おかしい、俺の手が子供の様に小さいしなんで薄い水色のスカートなんて履いてるんだ?
「ま、舞ぃ!
す、すぐに救急車を呼べ」
「はいぃ!」
スーツ姿の若い男性と茶色いワンピースの若い女性が現れると、血相を変えて俺に近づき、かけてあったタオルを俺の頭に押し付ける。
「あの、ここはどこですか?
あなたは誰ですか?」
状況を把握した男性は大きく目を見開いたが、俺も同じように驚いていた。自分の声が、子どものものになっていたのだ。
「な、何を言ってるんだ?
パパの事がわからないのか?」
「パパ?」
俺の両親はとっくの昔に亡くなっているので首を傾げる
「ちょ、ちょっと舞!
私の事は分かるわよね!?」
どえらい美少女が涙目になって俺を顔を近づけてきた。
「知りません。
すみませんが、ちょっと離れて下さい」
事案になるんで近づかないでほしい。
俺はまだ社会的に抹殺されたくないんでマジで勘弁。
ただ、どえらい美少女さんはペタンと崩れ落ちるように座り、目が虚ろになっている。
「あ、なんかすみません。
どこかで会ったことありましたか?」
「う、うぁああああああん
舞が、舞がぁ」
どえらい美少女さんはパパさんにしがみつき大声で泣きだした。
どうしよう。
すると、若い女性がスマホで電話をしながら部屋に戻ってきた。
階段から落ちたとか、頭からひどい出血だとか、意識はあるとか話している。
「明日香!
舞の記憶がおかしい。
俺や澪の事がわからないみたいだ。」
明日香さんはかなり驚いたようだが冷静にパパさんの言った事もスマホで伝えた。
頭がズキンズキンと痛むが、どうやら速やかに状況を整理する必要がありそうだ。
まずは手を動かすと俺のであろう小さい子供の手が動きだす。
つまり子供の体になってしまったということか?
次は俺の名前だが思い出せない。。
いや、何故か「景山舞」という名前が自然と頭に浮かんできた。
いやいや違うだろ。
この名前じゃない。
「舞。
ママの事は分かる?」
うん、わからん。
ただ今までの会話を聞いていると目の前の若い男女は夫婦で俺の両親という事だろうか。
どえらい美少女は澪ちゃんという事か。
どうしよう、この人が母親だとは思えないのだが、泣きそうな明日香さんの顔を見ると知らないとは言いづらい。

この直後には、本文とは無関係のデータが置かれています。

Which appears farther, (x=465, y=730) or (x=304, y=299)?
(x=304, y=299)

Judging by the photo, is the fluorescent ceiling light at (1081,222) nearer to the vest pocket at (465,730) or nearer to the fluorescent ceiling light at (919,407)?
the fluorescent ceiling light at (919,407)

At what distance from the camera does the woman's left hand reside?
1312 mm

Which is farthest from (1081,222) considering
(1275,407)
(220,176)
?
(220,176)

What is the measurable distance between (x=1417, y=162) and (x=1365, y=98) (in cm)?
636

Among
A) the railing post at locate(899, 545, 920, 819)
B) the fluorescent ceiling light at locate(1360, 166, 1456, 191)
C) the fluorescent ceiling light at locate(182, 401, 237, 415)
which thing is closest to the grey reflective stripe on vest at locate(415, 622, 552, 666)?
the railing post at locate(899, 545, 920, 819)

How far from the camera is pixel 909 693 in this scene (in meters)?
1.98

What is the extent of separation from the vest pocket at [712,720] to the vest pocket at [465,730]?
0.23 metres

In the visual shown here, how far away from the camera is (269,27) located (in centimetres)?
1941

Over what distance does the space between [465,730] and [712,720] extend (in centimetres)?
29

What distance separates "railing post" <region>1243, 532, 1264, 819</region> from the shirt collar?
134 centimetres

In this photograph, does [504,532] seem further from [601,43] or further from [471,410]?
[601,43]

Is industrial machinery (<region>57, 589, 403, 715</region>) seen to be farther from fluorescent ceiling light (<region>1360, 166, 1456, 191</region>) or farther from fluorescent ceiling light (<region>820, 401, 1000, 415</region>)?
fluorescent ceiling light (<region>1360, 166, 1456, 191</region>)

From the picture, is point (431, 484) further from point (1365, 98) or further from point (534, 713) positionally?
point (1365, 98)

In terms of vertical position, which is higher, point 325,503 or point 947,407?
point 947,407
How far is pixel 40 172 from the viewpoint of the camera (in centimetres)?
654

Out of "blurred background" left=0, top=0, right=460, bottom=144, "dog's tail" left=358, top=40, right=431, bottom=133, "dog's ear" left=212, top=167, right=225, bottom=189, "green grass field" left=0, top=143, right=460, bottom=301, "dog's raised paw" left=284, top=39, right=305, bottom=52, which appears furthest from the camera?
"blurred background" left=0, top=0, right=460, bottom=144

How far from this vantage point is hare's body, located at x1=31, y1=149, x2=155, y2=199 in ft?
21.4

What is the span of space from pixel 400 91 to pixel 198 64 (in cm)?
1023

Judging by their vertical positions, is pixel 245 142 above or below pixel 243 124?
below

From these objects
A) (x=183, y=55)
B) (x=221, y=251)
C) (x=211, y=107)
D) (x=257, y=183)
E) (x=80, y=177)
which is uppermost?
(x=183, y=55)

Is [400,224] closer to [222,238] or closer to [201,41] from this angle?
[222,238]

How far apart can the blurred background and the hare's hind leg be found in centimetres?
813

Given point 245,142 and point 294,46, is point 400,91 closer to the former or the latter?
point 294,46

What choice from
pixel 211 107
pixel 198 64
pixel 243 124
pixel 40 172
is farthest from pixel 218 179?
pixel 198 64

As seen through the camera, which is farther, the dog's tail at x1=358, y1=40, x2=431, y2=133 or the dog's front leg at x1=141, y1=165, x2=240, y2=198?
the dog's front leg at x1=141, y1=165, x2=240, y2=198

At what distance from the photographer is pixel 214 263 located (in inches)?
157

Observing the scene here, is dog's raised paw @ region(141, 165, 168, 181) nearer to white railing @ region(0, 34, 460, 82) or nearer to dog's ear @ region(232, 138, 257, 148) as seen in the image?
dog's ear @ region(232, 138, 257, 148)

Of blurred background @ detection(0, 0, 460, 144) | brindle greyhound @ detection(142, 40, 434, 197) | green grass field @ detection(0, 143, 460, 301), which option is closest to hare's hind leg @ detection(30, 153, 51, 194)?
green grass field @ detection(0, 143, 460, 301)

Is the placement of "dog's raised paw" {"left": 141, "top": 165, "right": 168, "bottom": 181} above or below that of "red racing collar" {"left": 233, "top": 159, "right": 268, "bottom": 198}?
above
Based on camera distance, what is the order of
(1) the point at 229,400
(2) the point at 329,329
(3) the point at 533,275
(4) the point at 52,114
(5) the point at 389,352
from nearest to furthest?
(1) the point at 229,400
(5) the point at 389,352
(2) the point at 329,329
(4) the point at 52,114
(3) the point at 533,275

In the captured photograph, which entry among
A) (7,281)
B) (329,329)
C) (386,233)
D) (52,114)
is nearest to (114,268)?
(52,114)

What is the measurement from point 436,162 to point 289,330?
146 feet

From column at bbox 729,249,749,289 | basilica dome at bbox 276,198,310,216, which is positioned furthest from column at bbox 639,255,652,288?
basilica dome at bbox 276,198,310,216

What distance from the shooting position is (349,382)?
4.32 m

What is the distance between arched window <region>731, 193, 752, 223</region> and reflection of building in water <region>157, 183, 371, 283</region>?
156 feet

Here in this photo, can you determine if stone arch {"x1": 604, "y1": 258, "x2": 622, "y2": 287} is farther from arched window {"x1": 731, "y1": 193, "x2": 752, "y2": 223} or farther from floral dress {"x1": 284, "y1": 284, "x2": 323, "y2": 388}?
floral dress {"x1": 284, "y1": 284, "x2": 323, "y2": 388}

こういう時って都合よく意識を失ったりするものだが、頭がズキンズキンするだけでまだまだ意識ははっきりしている。
困ったな。
よし!
意識を失ったふりをしよう。
困った時は逃げるに限る。
俺は目を閉じてガクッと意識を失ったふりをした。
「舞!
しっかりしてぇ!」
すると、明日香さんの悲鳴が聞こえる。
これはものすごく罪悪感を感じるな。
じーっと意識を失ったふりをしていると、色々人が集まってきたのが分かる。
まずは明日香さんがお父さんと呼んでいる人が来た。
ものすごく威厳のある声で高天大学病院というものすごく有名な病院に受け入れるように依頼している。
パパさんがお母さんと呼んでいるハリのある女性は知らない女性の声の人に入院させるから準備をするように指示をだしている。
なんかすみません。
本当にすみません。
でも入院なんて大事すぎませんか?
あ、でも最近は入院しないと救急車利用料金取られるんだっけ。
なるほど、しっかりした人だな。
しばらくすると救急車のサイレンの音が聞こえた。
そして担架っぽいものに乗せられて移動している時に感じたのだけど、この家、ちょっと広すぎませんか?